Tsunoda believes VCARB can ascend to fight Red Bull


While mighty Red Bull Racing reigns supreme in F1, sister outfit VCARB is daring to dream of a future where they challenge for the top spot, an audacious goal expressed by Yuki Tsunoda.

During its final season in its AlphaTauri guise, VCARB's journey in 2023 wasn't a fairytale.

The team started with an underwhelming car, managing only three points in the first half of the season, amidst rumors of an outright sale of the Faenza-based outfit.

The hearsay eventually subsided when plans for a management and technical structure overhaul emerged as well as a closer alliance with Red Bull.

This rapprochement was frowned upon by VCARB’s rivals but the strategic move proved transformative.

The addition of RBR’s rear suspension instantly boosted the team’s performance, propelling it to a respectable eighth place in the Constructors' championship by the end of the season.

Now, with a new name and a renewed spirit, VCARB is setting itself some lofty goals according to Tsunoda, the embodiment of his team’s newfound ambition.

“As a goal we don’t just want to be in the top 10, but we hope that at some point in the future we will also be able to fight against Red Bull,” the Japanese driver told Motorsport.com.

“We weren’t entirely happy with what we were able to achieve in the last two years. Obviously last year we managed to grow in the second half of the season, but in the first part we struggled a lot, we expected better performances.

“Already from 2022 we wanted to make progress, we wanted better results. I think we needed this process.

“If we go back to 2021, we had a very competitive car, especially with Pierre [Gasly] managed to collect excellent results in the race, we need those results at least.
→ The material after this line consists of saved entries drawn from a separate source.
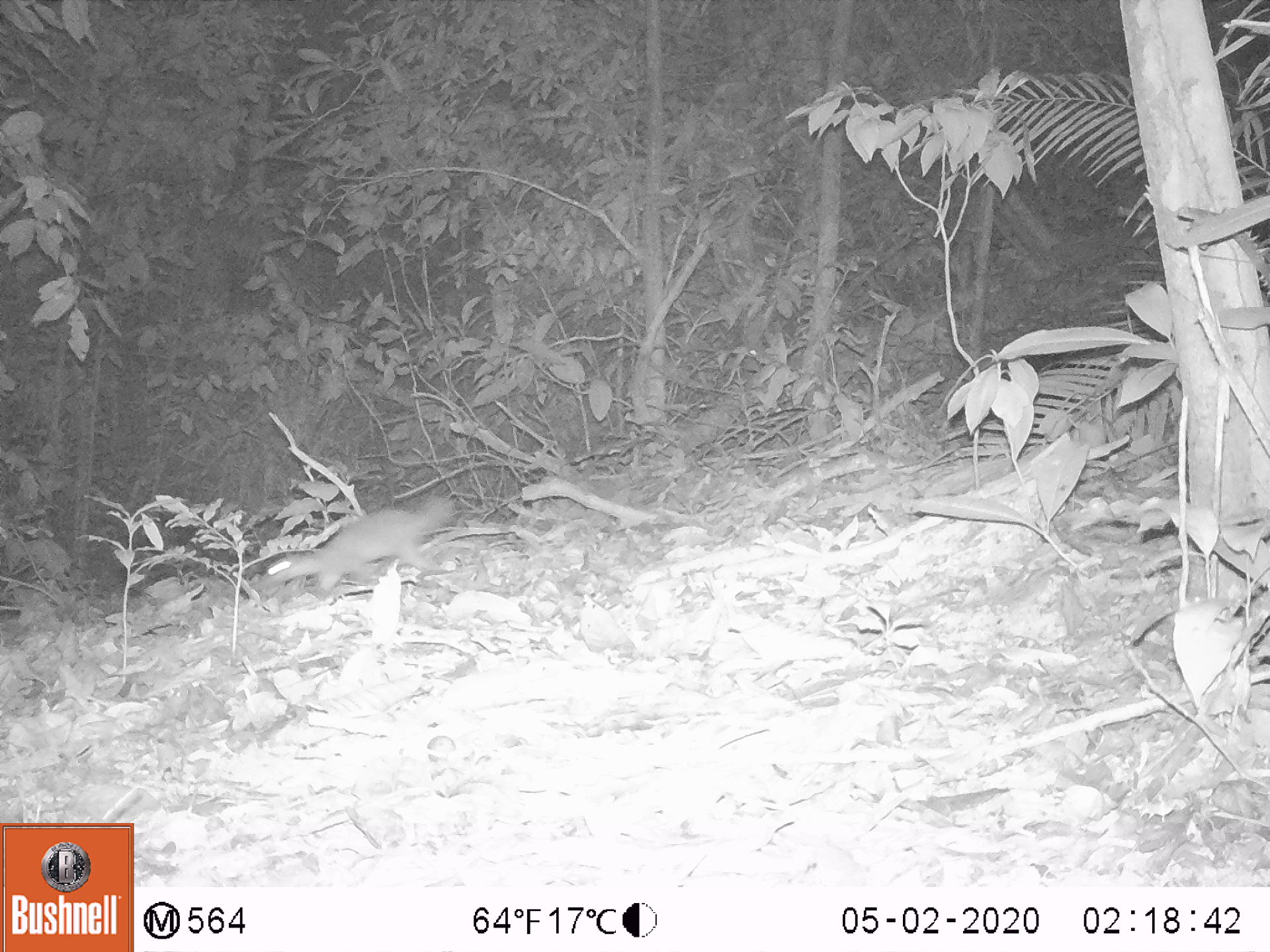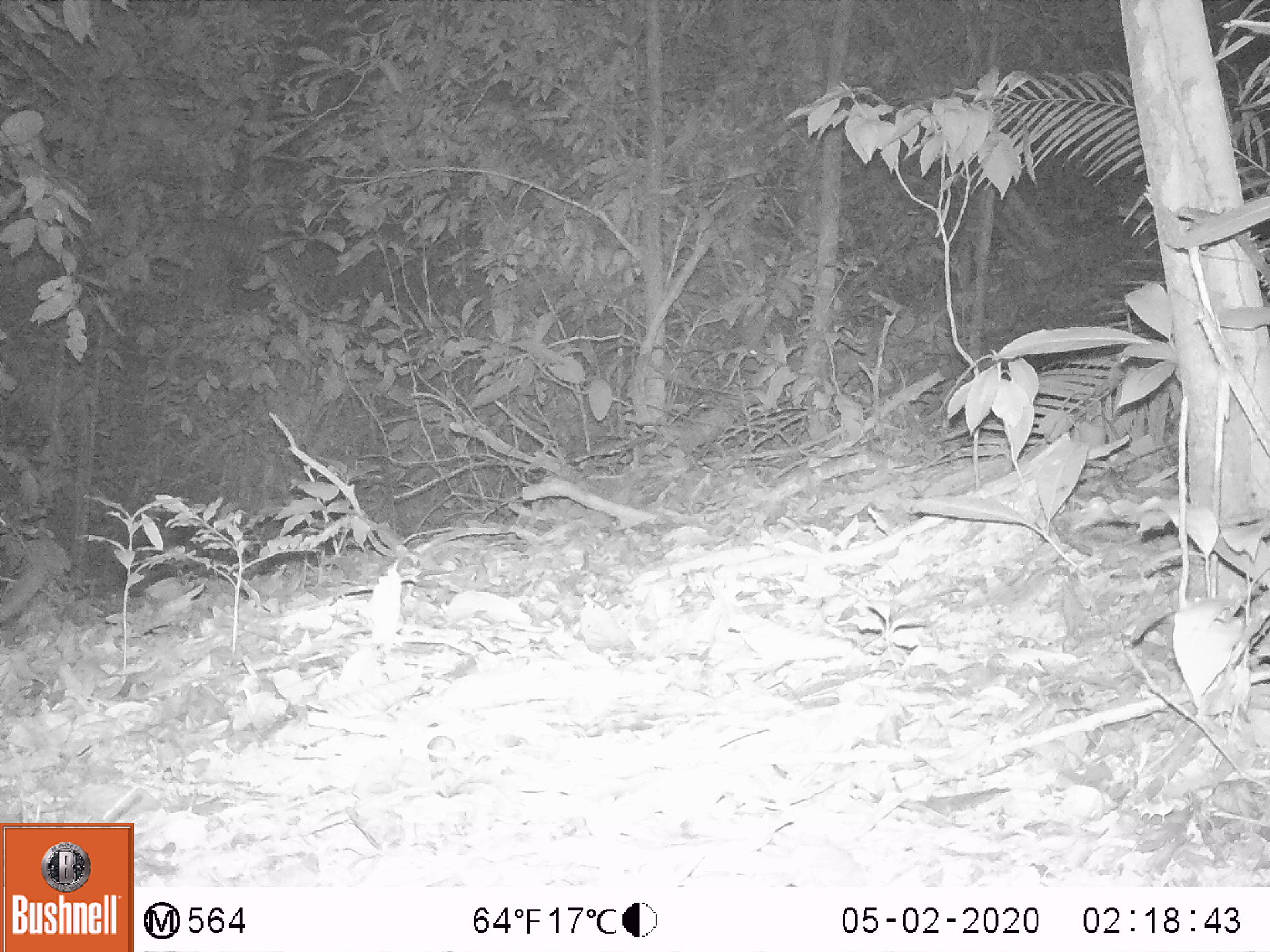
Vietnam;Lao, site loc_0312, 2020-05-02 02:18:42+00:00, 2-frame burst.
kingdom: Animalia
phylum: Chordata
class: Mammalia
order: Carnivora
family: Mustelidae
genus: Mustela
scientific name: Mustela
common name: weasel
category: unidentified weasel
Unidentified weasel (weasel) (Mustela). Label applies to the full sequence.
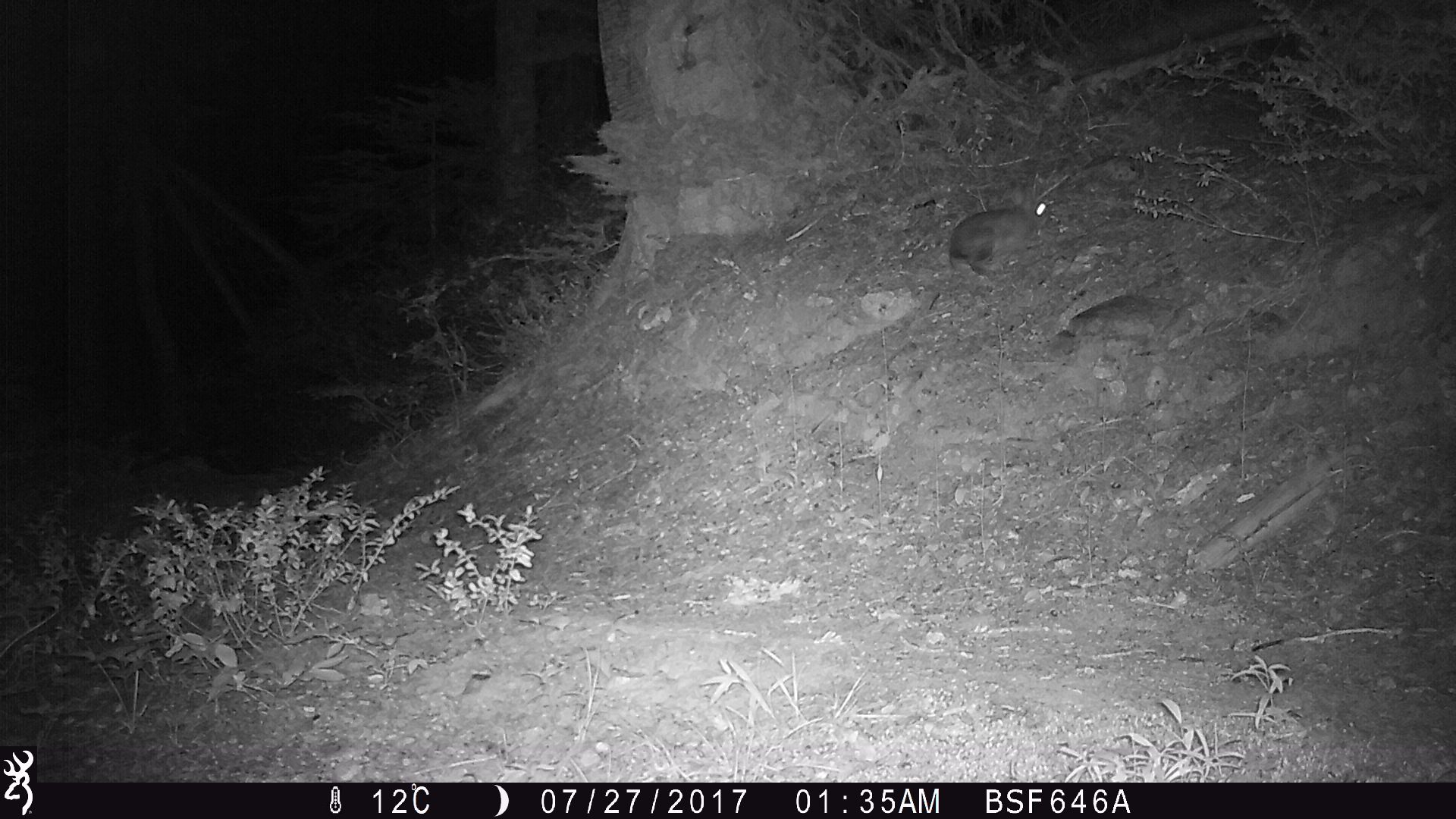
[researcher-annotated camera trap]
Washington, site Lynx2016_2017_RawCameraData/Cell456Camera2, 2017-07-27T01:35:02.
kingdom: Animalia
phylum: Chordata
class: Mammalia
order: Lagomorpha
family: Leporidae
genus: Lepus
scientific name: Lepus americanus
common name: snowshoe hare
Lepus americanus (snowshoe hare). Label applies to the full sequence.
And I think that with this collaboration [with Red Bull] we can do it.”

VCARB’s collaboration with Red Bull Racing involves not just using components from the Milton Keynes-based outfit but also a physical relocation to the UK of its aero department.
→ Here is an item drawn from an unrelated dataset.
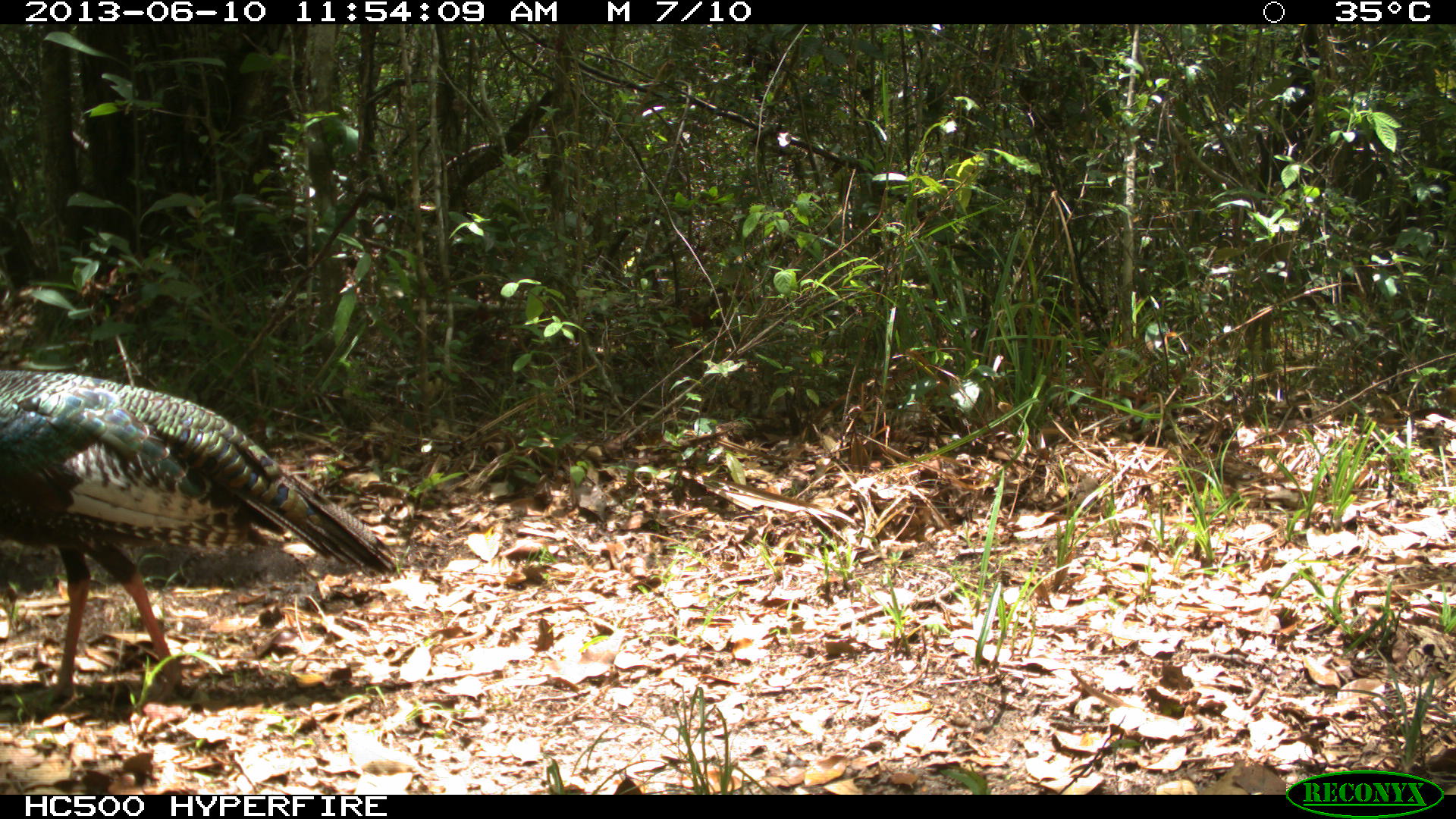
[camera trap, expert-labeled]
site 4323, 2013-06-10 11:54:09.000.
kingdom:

As mentioned earlier, this has sparked controversy with rivals of both teams grumbling about an unfair advantage.

But Tsunoda isn't fazed. Instead, he sees the closer ties to F1's dominant force as a no-brainer.

“I think it’s good to work closer to Red Bull Racing, which has been able to win a lot in the past,” he said. “In recent years they have dominated.

“But obviously there are regulations regarding how much we can work together, this applies to others too.

“Let’s see how much closer we can work but, at the same time, I think it’s good to gain knowledge from that team, with a winning car.

“We hope that their experience and knowledge will give us a few more tenths to be able to fight with the best eight cars.”

VCARB team boss Laurent Mekies with Daniel Ricciardo, Yuki Tsunoda and VCARB CEO Peter Bayer.

Regarding VCARB’s leadership changes, long-standing team principal Franz Tost has handed the baton to Laurent Mekies, Ferrari's former sporting director, who will work in close collaboration with CEO Peter Bayer.

Joining Mekies is Alan Permane, formerly Alpine's sporting director, who steps into the racing director role. Guillaume Cattelani takes over as deputy technical director, while former FIA technical director Tim Goss is set to join as chief technical officer in October.

These additions have also energized Tsunoda, who sees them as a clear statement of intent.

“For me it is the first experience of such an important change,” he said. “There are many things that are changing, people who have joined the team.

“We will have to adapt to a new environment, but for now there have been no big surprises, but at the same time the people who are arriving in the team have a lot of experience, like Alan Permane.

“These new arrivals will help us progress and will also help me become a better driver. Permane has won titles in the past, he brings a winning mentality, a mentality that the team needs.”

However, a comprehensive overhaul is also often a double-edged sword. While Tsunoda is excited by the team’s wholesale changes and prospects, the 23-year-old insists it may take some time to bed in the new components, a warning previously voiced by Mekies

“Since there have been so many changes, with big names and so many people arriving, there are higher expectations,” Tsunoda admitted.

“At the same time, this time it is more difficult to adapt, to be able to integrate all the people into one team.

“It’s good to have many people in one team, but they also have to be able to be in a certain condition to express themselves at their best and I think this will take time. I don’t expect that from the first race we will have a super season.

“Laurent is trying to be more realistic, they dedicate the first races of the championship to giving people the opportunity to adapt to the team, creating a strong base for the future.

“Then we hope that the car’s performance will be positive.”